* **STATED EXERCISE A**
Reproduce the forum thread about car insurance quotes verbatim, from its title through the final post.

───── SOURCE PASSAGE ─────

# Mission Insurance Impossible



## munch8987 (Jun 6, 2011)

Hey all,

My missus has got a 206cc, 51 plate, 2ltr and we gave been trying to get a renewed policy for it.
We have had quotes ranging from 1300 right up to the ridiculous 5812!
Now I'm 23, 2 years ncb, license held for 5 years and 3 points
She is 21, 2 years ncb, license held for 3 years with no convictions

I know age is against us, but I'm paying 875 for a modified punto with a bigger engine

Any help would be great
Thanks
Ben


----------



## justina3 (Jan 11, 2008)

I hear this story every day on the car lot, seems to have got worse this last year


----------



## MuZiZZle (Apr 18, 2011)

How much was last years policy?


----------



## DMH-01 (Mar 29, 2011)

Wow that's more than my renewal quote on my E46 and I'm younger than both of you 

Have you tried admiral mate? There always the cheapest for me and they also do the multi-car policy which gives you quite abit of a discount.


----------



## Ninja59 (Feb 17, 2009)

DMH-01 said:


> Wow that's more than my renewal quote on my E46 and I'm younger than both of you
> 
> Have you tried admiral mate? There always the cheapest for me and they also do the multi-car policy which gives you quite abit of a discount.


post code lottery?


----------



## DMH-01 (Mar 29, 2011)

Ninja59 said:


> post code lottery?


Doubt it seen as my postcode is F rated.


----------



## DrDax (Apr 16, 2009)

All i can recommend is to shop around, also try woman only insurers (although I think that has changed now) - worth a try.
Restricted milage any good? try usual things car alarm, garaged etc, no mods.

Feel sorry for anyone under 35 - with a nice car... insurance, what a rip-off.

───── EXERCISE DATA ─────

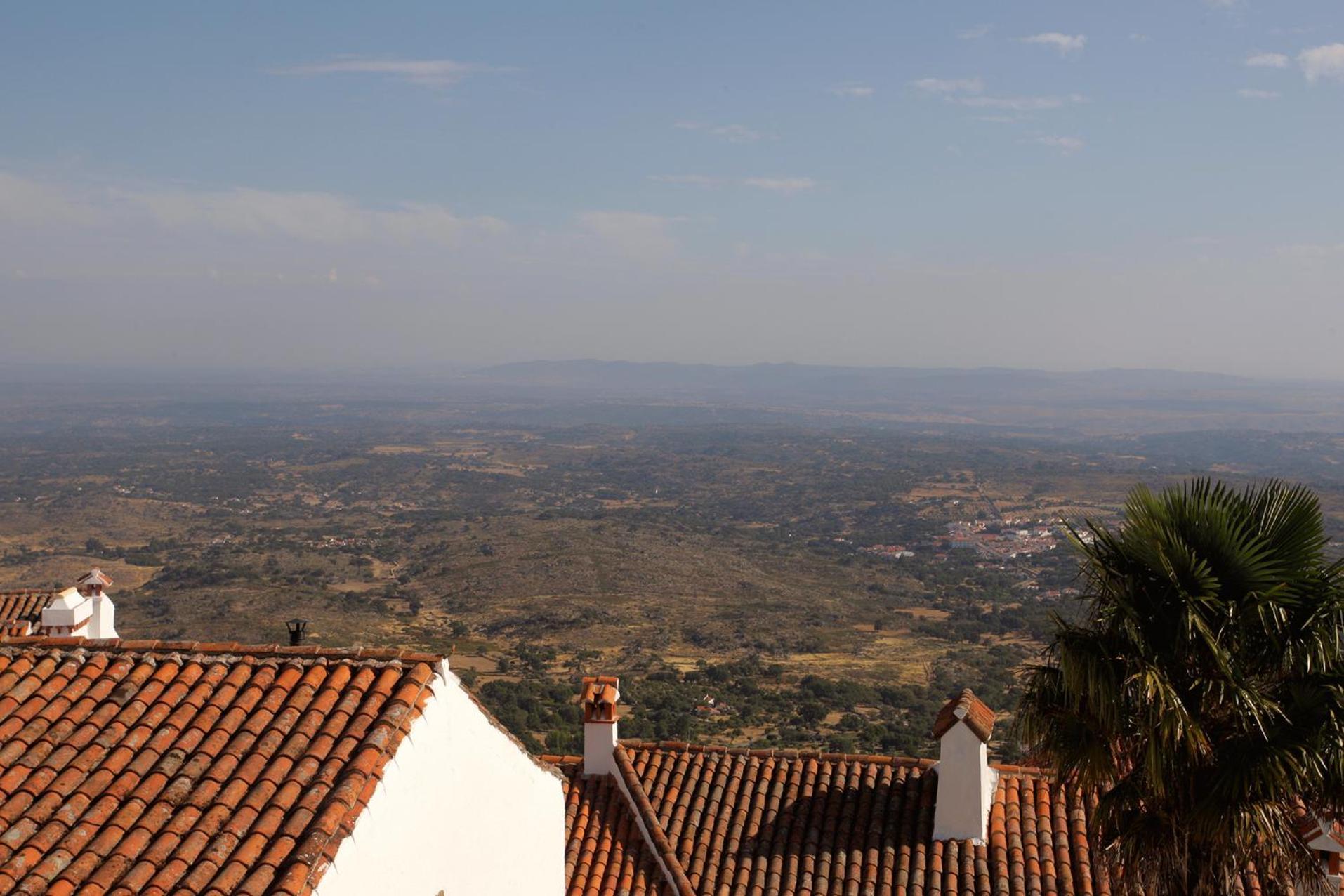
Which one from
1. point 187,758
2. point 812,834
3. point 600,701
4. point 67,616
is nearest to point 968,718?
point 812,834

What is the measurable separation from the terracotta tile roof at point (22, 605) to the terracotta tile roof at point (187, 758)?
9927mm

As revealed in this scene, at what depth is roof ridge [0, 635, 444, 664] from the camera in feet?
20.6

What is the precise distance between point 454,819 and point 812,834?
15.0 feet

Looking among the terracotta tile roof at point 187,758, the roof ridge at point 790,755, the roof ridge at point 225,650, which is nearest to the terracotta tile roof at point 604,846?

─────

* **STATED EXERCISE B**
Rewrite every line of the picture-based spatial records, requests included, but scale each number in the answers (the coordinates, distances and depths) by 0.65. Round each result to the same number of decimal places as the original, with halves rounded up, and omit the pictures.

* **EXERCISE ANSWER A**
# Mission Insurance Impossible



## munch8987 (Jun 6, 2011)

Hey all,

My missus has got a 206cc, 51 plate, 2ltr and we gave been trying to get a renewed policy for it.
We have had quotes ranging from 1300 right up to the ridiculous 5812!
Now I'm 23, 2 years ncb, license held for 5 years and 3 points
She is 21, 2 years ncb, license held for 3 years with no convictions

I know age is against us, but I'm paying 875 for a modified punto with a bigger engine

Any help would be great
Thanks
Ben


----------



## justina3 (Jan 11, 2008)

I hear this story every day on the car lot, seems to have got worse this last year


----------



## MuZiZZle (Apr 18, 2011)

How much was last years policy?


----------



## DMH-01 (Mar 29, 2011)

Wow that's more than my renewal quote on my E46 and I'm younger than both of you 

Have you tried admiral mate? There always the cheapest for me and they also do the multi-car policy which gives you quite abit of a discount.


----------



## Ninja59 (Feb 17, 2009)

DMH-01 said:


> Wow that's more than my renewal quote on my E46 and I'm younger than both of you
> 
> Have you tried admiral mate? There always the cheapest for me and they also do the multi-car policy which gives you quite abit of a discount.


post code lottery?


----------



## DMH-01 (Mar 29, 2011)

Ninja59 said:


> post code lottery?


Doubt it seen as my postcode is F rated.


----------



## DrDax (Apr 16, 2009)

All i can recommend is to shop around, also try woman only insurers (although I think that has changed now) - worth a try.
Restricted milage any good? try usual things car alarm, garaged etc, no mods.

Feel sorry for anyone under 35 - with a nice car... insurance, what a rip-off.

* **EXERCISE ANSWER B**
Which one from
1. point 187,758
2. point 812,834
3. point 600,701
4. point 67,616
is nearest to point 968,718?
point 528,542

What is the measurable separation from the terracotta tile roof at point (22, 605) to the terracotta tile roof at point (187, 758)?
6453mm

As revealed in this scene, at what depth is roof ridge [0, 635, 444, 664] from the camera in feet?
13.4

What is the precise distance between point 454,819 and point 812,834?
9.8 feet

Looking among the terracotta tile roof at point 187,758, the roof ridge at point 790,755, the roof ridge at point 225,650, which is nearest to the terracotta tile roof at point 604,846?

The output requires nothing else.